Pero había algo más asombroso aún. El jefe de esta Brigada de Investigación Criminal de Poona, inspector general U. H. Rana, se encontraba en Nueva Delhi en la mañana del 25 de enero, cuando Sanjevi fue informado de las confesiones de Madanlal. Los dos policías analizaron juntos, página por página, su declaración. Cada línea habría tenido que hacer dar un salto al inspector de Poona. La existencia del periódico
Hindu Rashtra
tenía que serle tan familiar como la del
Times of India
, al igual que los nombres de sus directores: era él, en efecto, quien había anulado la vigilancia policial a que se les sometió con motivo de la suspensión provisional de su periódico en el mes de julio anterior. Pues bien, ni siquiera se tomó la molestia de telefonear a sus subordinados para hacerlos detener inmediatamente. Tampoco se precipitó al primer avión. U. H. Rana se mareaba en los viajes aéreos. Regresó a Poona en tren. Y no en un rápido, sino en un correo, que tardó más de treinta y seis horas en recorrer el trayecto.

¿Qué explicación buscar a esta general e increíble negligencia? Quizá la convicción de que, tras su fracaso del 20 de enero, los asesinos no volverían al lugar de su crimen. Los policías se equivocaban
[45]
.

En la penumbra del atardecer del domingo 25 de enero, tres de los conjurados se hallaban sentados, en un extremo del andén de la pequeña estación de Thana, en las afueras de Bombay.

Convencido de que se había organizado una gigantesca caza del hombre a través de toda la India, obsesionado por el temor a caer en cualquier momento en las redes de la Policía, Nathuram Godsé había reunido urgentemente a dos de sus cómplices para anunciarles una importante noticia.

—Hemos fracasado el 20 de enero porque éramos demasiado numerosos —declaró a su socio Apté y al posadero Karkaré—. No hay más que una forma de suprimir a Gandhi: es preciso que se encargue de ello uno solo de nosotros. Seré yo.

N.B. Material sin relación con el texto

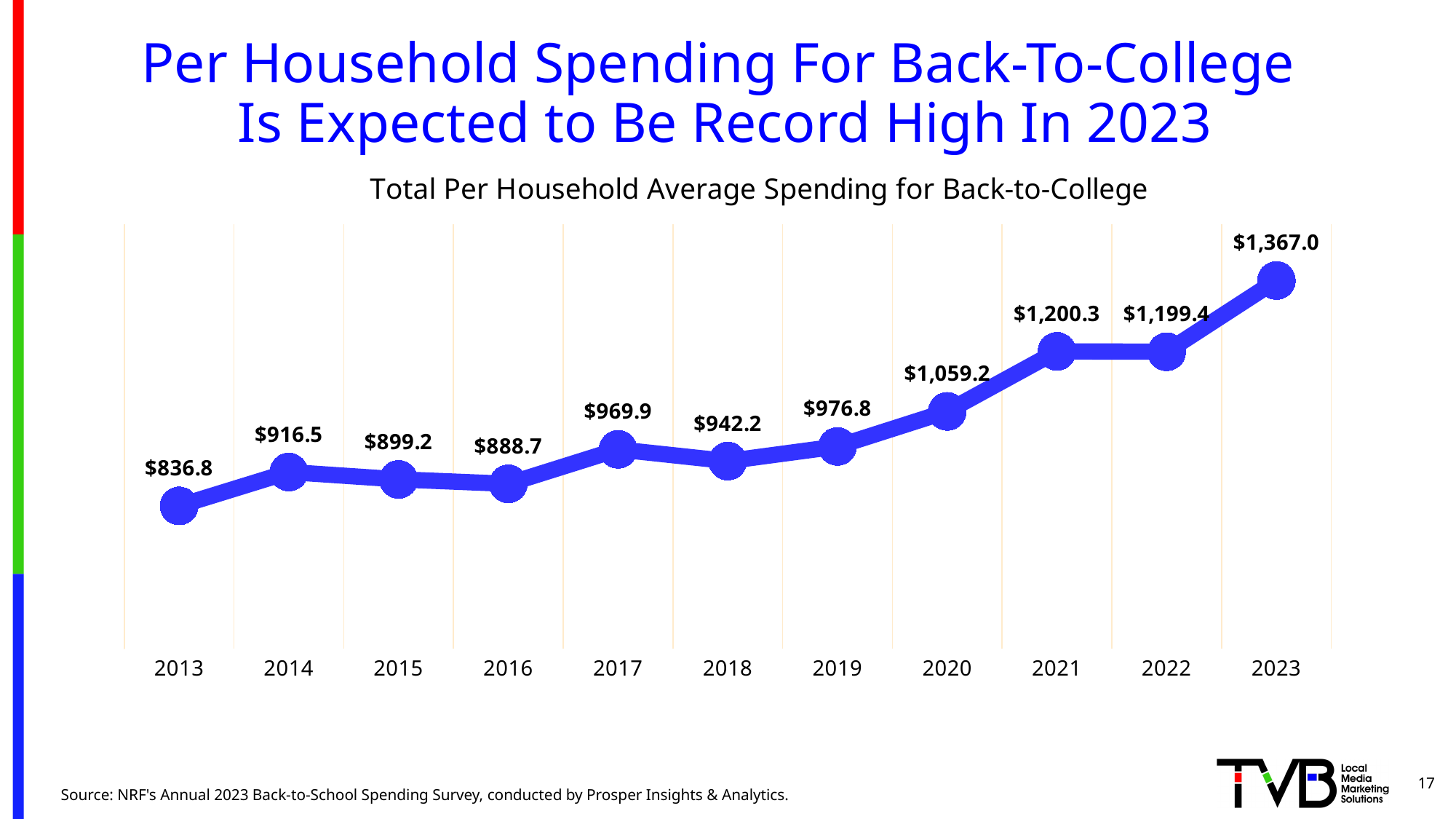
What is the total per household average spending for back-to-college in 2023? $1,367.0 Which year has higher per household spending, 2017 or 2018? 2017 Does per household spending generally rise or fall from 2013 to 2023? Rise What is the title of the chart? Total Per Household Average Spending for Back-to-College What is the per household spending value shown for 2020? $1,059.2 What is the difference between the 2023 and 2022 per household spending values? $167.6 How many years are plotted on the chart? 11 Which year has the highest per household spending? 2023 What kind of chart is shown on the slide? Line chart What is the difference between the 2014 and 2013 per household spending values? $79.7 Which year has the lowest per household spending? 2013 What is the per household spending value shown for 2013? $836.8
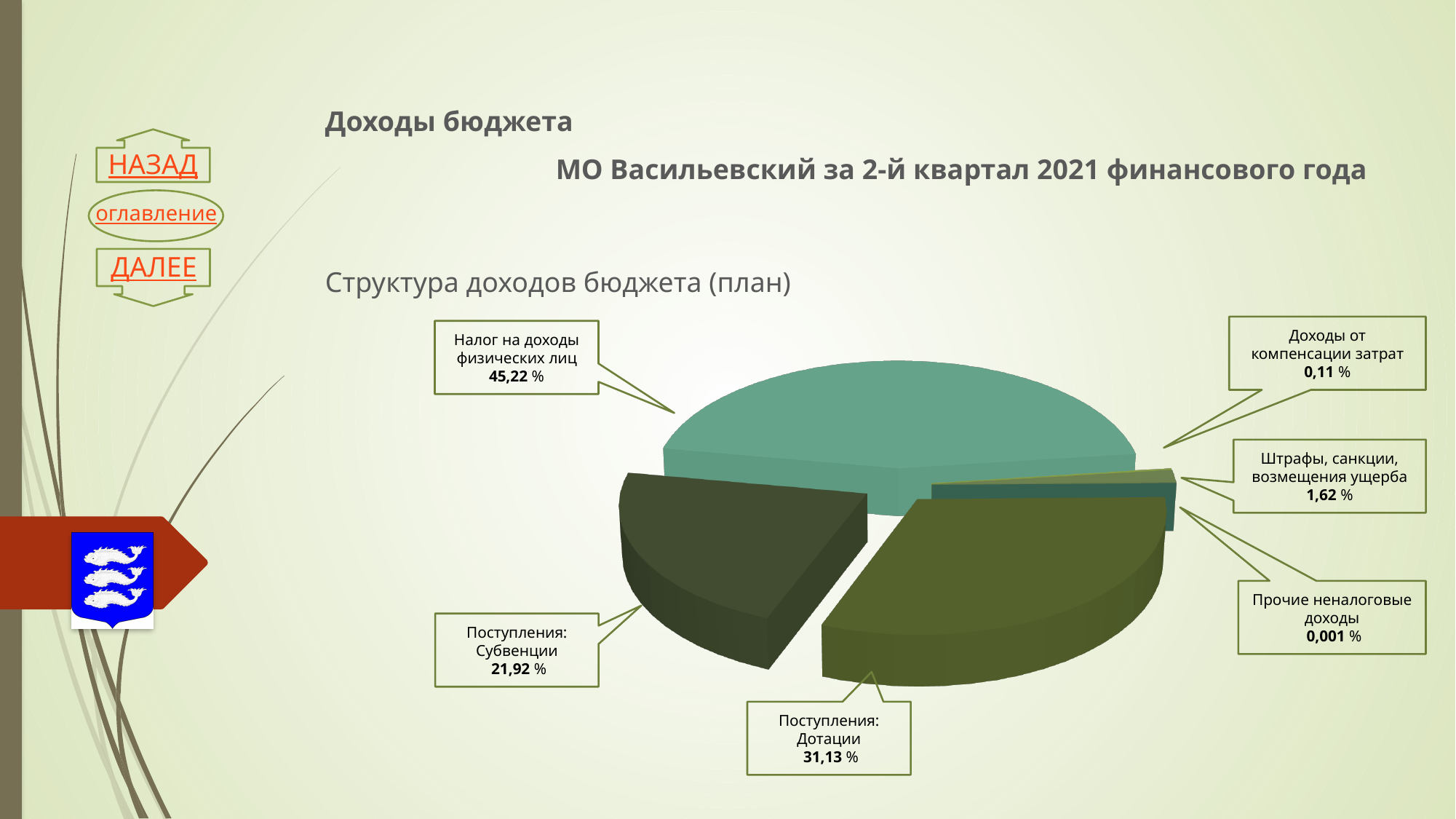
Which category has the smallest share of the pie? Прочие неналоговые доходы What is the difference between the shares of "Налог на доходы физических лиц" and "Поступления: Дотации"? 14,09 % What is the value shown for "Поступления: Субвенции"? 21,92 % What type of chart is shown on the slide? Pie chart What is the difference between the shares of "Поступления: Дотации" and "Поступления: Субвенции"? 9,21 % Which category has the largest share of the pie? Налог на доходы физических лиц What share of the pie does "Налог на доходы физических лиц" have? 45,22 % What is the value shown for "Прочие неналоговые доходы"? 0,001 % What is the value shown for "Поступления: Дотации"? 31,13 % Which is larger: the share of "Штрафы, санкции, возмещения ущерба" or "Доходы от компенсации затрат"? Штрафы, санкции, возмещения ущерба What is the value shown for "Штрафы, санкции, возмещения ущерба"? 1,62 % How many slices does the pie chart have? 6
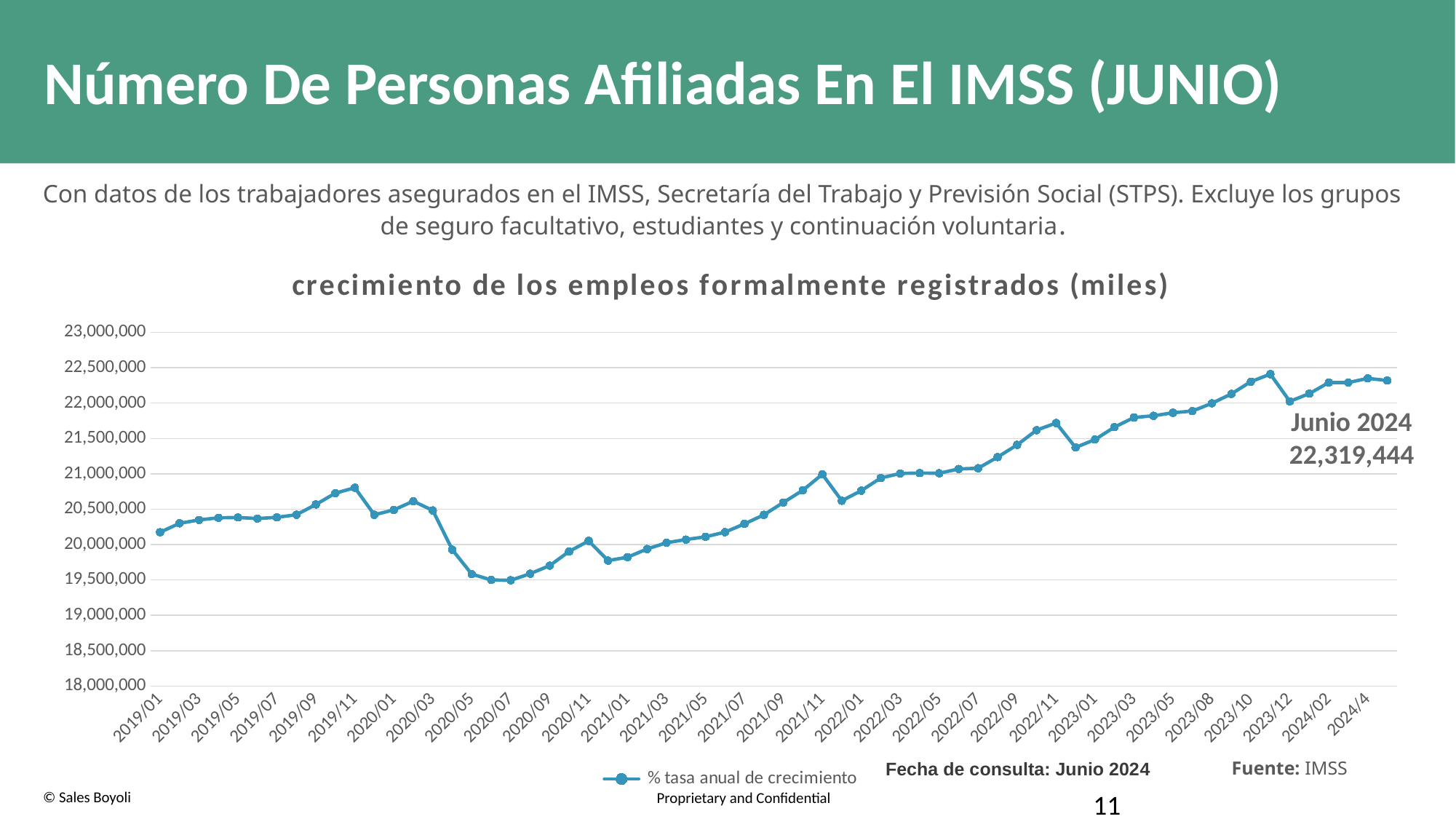
Which is larger, the value for 2019/11 or the value for 2020/07? 2019/11 Is the value for 2020/07 greater or less than 20,000,000? less Is the value for 2019/11 greater or less than 20,500,000? greater What kind of chart is shown on the slide? line chart What value is annotated for Junio 2024 on the chart? 22,319,444 What is the legend entry for the plotted series? % tasa anual de crecimiento Do the values rise or fall between 2020/03 and 2020/07? fall Overall, do the values rise or fall from 2019/01 to 2024/4? rise Is the value for 2023/10 greater or less than 22,000,000? greater How many series does the chart legend list? 1 What is the title of the chart? crecimiento de los empleos formalmente registrados (miles)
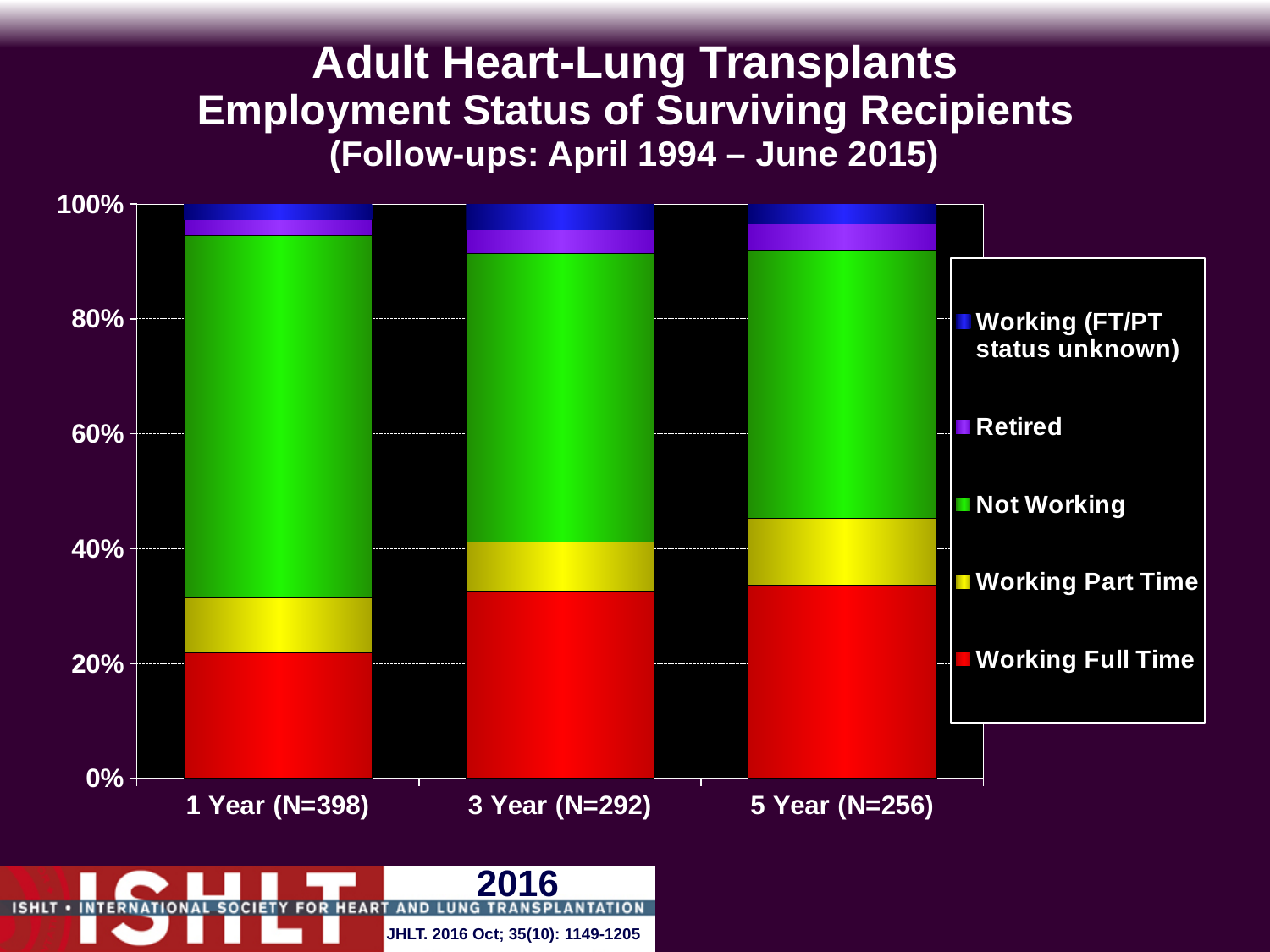
Is the Working Full Time share for 1 Year (N=398) greater or less than 40%? less Is the Not Working share for 1 Year (N=398) greater or less than 60%? greater How many series does the legend list? 5 Is the Working Full Time share for 3 Year (N=292) greater or less than 20%? greater What kind of chart is shown on the slide? stacked bar chart Which follow-up category has the smallest Working Full Time share? 1 Year (N=398) Which has the larger Working Full Time share, 1 Year (N=398) or 3 Year (N=292)? 3 Year (N=292) How many follow-up categories are shown on the x axis? 3 Does the Not Working share rise or fall from 1 Year to 5 Year? fall Which follow-up category has the largest Not Working share? 1 Year (N=398) Which has the larger Not Working share, 1 Year (N=398) or 5 Year (N=256)? 1 Year (N=398)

Precisó que nadie le había impuesto esta decisión.

—Hacer el sacrificio de la propia vida no es una decisión que pueda imponerse.

Sus dos compañeros le miraron estupefactos. Este tímido muchacho que nunca había logrado nada en la vida, este muchacho incapaz de conservar un empleo, este personaje insólito, este apasionado del café que odiaba a las mujeres, este fanático al que una simple jaqueca podía aniquilar, parecía transfigurado. Irradiaba una serenidad que no le habían conocido jamás. Su voz era tranquila y reposada. El hombre que, siendo adolescente, descifraba los símbolos en el aceite y el hollín en el transcurso de extrañas ceremonias tántricas, parecía haber encontrado por fin el verdadero sentido de su vida. Nathuram Godsé iba a desempeñar el papel a que le habían destinado inconscientemente sus inflamadas arengas desde el agitado verano de la partición. La India amputada, la India violada, exigía un brazo vengador. Un sable purificador capaz de desembarazarse de quienes constituían un obstáculo a la resurrección militante del pueblo hindú. Nathuram Godsé sería la Némesis de la India.